Load the data into a data frame
# create the dataframe
final_df = data.frame(issues, opinions, values_vector)
# rename the third column
colnames(final_df)[3] <- "Approval Rates"
final_df
issues opinions Approval Rates
1 Race relations Approve 52
2 Race relations Disapprove 38
3 Race relations No.Opinion 10
4 Education Approve 49
5 Education Disapprove 40
6 Education No.Opinion 11
7 Terrorism Approve 48
8 Terrorism Disapprove 45
9 Terrorism No.Opinion 7
10 Energy policy Approve 47
11 Energy policy Disapprove 42
12 Energy policy No.Opinion 11
13 Foreign affairs Approve 44
14 Foreign affairs Disapprove 48
15 Foreign affairs No.Opinion 8
16 Environment Approve 43
17 Environment Disapprove 51
18 Environment No.Opinion 6
19 Situation in Iraq Approve 41
20 Situation in Iraq Disapprove 53
21 Situation in Iraq No.Opinion 6
22 Taxes Approve 41
23 Taxes Disapprove 54
24 Taxes No.Opinion 5
25 Healthcare policy Approve 40
26 Healthcare policy Disapprove 57
27 Healthcare policy No.Opinion 3
28 Economy Approve 38
29 Economy Disapprove 59
30 Economy No.Opinion 3
31 Situation in Afghanistan Approve 36
32 Situation in Afghanistan Disapprove 57
33 Situation in Afghanistan No.Opinion 7
34 Federal budget deficit Approve 31
35 Federal budget deficit Disapprove 64
36 Federal budget deficit No.Opinion 5
37 Immigration Approve 29
38 Immigration Disapprove 62
39 Immigration No.Opinion 9
>
Beautiful! Now here comes the fun part, visualization! 🎉
Visualizing the data —The Stacked bar chart
Explanation will follow.
# load the ggplot2 library
library(ggplot2)
ggplot(final_df, aes(fill=opinions, y=`Approval Rates`, x=issues)) +
geom_col(position="stack")
theme(axis.text.x = element_text(angle = 45, margin = margin(t=30, "pt")))
ggplot()
First, we call the ggplot function and pass it 2 arguments:
- The final data frame
- aes(): a function to map the columns' names to the arguments.
aes()
We pass 3 arguments to the aes() function:
- x: the labels on the x-axis.
- y: the height of the bars
- fill: the color of the bars
geom_col()
- position: “stack” to stack the bars. Use “dodge” to group the bars (See figure below).
theme()
We use it to rotate the x labels to make the graph more readable:
- axis.text.x: rotate the x labels by 45 degrees and a top margin of 30 pt.

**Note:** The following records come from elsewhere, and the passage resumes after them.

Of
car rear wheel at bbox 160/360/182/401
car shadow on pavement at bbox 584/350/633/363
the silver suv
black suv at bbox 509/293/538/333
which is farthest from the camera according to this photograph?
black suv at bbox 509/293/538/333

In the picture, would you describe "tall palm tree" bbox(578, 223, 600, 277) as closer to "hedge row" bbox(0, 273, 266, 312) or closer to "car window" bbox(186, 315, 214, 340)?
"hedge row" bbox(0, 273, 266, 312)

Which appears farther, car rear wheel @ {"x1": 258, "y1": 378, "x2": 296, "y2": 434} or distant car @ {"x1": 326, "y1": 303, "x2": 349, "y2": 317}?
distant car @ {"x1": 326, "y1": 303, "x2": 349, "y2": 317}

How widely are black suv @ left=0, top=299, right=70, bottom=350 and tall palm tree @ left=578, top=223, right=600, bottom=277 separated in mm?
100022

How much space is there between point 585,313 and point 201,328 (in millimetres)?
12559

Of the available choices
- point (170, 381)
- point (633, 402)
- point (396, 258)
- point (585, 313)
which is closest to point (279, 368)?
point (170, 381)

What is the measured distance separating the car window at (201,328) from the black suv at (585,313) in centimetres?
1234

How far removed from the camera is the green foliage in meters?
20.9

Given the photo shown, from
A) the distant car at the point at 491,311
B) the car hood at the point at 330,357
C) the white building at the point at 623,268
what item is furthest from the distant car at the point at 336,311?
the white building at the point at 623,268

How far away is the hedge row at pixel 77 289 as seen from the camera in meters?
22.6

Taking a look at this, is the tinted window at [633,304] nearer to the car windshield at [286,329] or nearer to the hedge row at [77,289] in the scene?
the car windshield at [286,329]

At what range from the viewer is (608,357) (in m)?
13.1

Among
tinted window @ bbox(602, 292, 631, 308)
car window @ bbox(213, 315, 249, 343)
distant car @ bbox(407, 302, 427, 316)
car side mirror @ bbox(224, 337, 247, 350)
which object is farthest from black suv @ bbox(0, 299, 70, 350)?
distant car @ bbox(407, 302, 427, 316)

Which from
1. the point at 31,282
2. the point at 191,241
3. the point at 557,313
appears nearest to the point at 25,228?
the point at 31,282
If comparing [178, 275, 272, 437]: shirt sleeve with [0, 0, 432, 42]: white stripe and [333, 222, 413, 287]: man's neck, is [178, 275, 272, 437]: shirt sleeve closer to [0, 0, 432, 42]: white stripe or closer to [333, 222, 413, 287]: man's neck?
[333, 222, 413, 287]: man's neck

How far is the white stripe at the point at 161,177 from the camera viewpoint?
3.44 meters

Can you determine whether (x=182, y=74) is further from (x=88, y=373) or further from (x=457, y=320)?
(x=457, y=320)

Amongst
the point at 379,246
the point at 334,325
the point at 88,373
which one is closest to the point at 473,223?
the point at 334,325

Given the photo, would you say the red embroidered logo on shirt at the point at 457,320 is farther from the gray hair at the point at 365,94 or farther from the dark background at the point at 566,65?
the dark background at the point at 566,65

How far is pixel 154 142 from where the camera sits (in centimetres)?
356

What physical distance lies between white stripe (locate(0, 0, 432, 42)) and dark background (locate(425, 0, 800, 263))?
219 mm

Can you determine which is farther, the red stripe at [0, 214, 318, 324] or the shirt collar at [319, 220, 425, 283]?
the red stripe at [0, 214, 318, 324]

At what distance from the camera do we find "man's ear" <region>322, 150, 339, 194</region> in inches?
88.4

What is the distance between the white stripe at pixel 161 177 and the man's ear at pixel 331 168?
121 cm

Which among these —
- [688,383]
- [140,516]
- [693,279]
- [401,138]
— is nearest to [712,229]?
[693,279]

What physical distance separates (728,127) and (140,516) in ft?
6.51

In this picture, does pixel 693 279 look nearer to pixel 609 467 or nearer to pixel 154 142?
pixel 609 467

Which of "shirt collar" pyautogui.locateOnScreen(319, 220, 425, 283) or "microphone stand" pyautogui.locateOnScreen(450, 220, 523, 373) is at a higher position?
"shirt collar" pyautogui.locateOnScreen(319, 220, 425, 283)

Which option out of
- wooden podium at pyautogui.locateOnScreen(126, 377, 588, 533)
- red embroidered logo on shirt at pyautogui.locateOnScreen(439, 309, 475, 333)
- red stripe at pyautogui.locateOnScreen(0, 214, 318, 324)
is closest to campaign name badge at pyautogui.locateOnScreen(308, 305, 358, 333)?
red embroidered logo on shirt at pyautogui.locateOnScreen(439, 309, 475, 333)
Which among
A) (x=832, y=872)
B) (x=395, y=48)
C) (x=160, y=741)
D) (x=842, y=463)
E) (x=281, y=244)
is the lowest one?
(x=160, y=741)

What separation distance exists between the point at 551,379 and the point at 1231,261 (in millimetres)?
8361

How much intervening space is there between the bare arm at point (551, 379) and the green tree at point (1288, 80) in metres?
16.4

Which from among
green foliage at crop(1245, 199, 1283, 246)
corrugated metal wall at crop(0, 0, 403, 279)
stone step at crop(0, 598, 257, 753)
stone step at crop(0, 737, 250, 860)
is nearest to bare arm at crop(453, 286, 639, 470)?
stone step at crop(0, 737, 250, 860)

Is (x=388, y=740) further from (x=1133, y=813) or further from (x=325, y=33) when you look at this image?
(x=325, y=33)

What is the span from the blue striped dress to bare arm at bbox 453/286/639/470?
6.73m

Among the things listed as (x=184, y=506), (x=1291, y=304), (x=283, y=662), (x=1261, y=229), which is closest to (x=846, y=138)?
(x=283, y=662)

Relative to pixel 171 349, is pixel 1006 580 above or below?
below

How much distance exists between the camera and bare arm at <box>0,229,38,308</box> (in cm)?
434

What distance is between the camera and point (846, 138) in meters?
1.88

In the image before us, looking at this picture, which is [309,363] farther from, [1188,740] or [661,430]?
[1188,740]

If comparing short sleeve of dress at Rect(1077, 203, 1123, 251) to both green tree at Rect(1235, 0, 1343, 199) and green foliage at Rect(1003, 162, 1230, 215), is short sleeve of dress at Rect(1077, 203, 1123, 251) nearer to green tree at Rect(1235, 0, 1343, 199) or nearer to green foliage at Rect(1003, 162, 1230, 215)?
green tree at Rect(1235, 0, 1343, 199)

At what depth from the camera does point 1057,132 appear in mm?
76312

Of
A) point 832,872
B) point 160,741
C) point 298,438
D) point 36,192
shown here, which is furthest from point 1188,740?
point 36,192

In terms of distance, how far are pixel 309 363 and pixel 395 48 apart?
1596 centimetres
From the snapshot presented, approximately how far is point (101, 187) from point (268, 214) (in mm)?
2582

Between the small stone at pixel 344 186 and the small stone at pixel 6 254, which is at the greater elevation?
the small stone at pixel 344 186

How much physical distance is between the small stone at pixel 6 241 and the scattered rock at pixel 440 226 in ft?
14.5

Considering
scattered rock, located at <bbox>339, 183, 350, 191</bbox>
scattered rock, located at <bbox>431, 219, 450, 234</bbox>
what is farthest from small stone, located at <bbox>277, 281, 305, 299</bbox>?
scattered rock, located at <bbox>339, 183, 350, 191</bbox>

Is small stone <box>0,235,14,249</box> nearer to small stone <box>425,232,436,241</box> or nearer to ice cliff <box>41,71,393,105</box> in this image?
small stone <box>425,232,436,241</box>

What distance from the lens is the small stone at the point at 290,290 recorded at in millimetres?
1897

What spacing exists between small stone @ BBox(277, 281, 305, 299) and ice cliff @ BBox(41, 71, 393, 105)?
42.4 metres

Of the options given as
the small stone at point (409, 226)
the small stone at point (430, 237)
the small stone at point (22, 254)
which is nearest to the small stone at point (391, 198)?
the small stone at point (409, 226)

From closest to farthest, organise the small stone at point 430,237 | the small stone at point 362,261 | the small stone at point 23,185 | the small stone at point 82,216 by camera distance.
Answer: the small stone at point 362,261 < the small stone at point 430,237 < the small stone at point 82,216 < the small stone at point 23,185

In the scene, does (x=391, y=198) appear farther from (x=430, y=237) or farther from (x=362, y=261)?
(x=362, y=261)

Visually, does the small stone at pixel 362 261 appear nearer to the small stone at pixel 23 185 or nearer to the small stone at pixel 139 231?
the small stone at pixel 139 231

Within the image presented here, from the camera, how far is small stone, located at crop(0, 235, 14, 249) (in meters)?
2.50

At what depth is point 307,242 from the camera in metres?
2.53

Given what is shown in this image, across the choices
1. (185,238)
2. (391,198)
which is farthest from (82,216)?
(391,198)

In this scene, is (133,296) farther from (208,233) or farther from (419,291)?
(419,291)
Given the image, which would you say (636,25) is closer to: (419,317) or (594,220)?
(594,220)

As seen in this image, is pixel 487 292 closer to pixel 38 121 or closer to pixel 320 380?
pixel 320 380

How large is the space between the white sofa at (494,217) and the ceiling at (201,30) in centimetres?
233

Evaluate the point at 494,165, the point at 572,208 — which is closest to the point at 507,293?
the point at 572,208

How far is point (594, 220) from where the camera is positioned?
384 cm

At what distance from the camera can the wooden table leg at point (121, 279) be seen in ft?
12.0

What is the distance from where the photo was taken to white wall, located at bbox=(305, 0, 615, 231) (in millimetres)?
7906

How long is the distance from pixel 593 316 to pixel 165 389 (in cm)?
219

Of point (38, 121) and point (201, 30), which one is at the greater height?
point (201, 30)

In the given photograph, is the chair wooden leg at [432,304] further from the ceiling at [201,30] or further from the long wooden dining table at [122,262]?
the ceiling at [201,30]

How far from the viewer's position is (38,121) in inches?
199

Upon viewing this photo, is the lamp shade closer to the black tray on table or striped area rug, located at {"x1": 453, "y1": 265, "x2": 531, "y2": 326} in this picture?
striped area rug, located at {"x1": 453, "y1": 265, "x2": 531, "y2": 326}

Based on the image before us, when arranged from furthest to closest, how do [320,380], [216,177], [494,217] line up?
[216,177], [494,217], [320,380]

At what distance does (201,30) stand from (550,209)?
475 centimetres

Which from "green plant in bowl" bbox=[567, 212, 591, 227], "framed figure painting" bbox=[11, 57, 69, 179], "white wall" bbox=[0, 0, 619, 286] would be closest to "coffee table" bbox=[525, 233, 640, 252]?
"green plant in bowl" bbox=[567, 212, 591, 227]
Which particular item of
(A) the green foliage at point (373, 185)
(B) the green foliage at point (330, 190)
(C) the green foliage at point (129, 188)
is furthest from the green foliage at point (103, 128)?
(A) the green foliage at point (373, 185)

Tip: In RStudio, put “?” before a function and execute to display help. Ex: ?aes.
You can also place the cursor on a function and press F1.
Grouped bar chart
ggplot(final_df, aes(x=issues, y=values, fill=opinions)) +
geom_col(position="dodge") +
theme(axis.text.x = element_text(angle = 45, margin = margin(t=30, "pt")))
In this article, we created a stacked bar chart to understand people’s opinions on a president’s policies. The funny thing is that it’s always the same story: We want to visualize our data instantly but we can’t. Instead, we spend 90% of the time understanding and cleaning the data, but only 10% visualizing it. But hey, in the end, it’s worth it.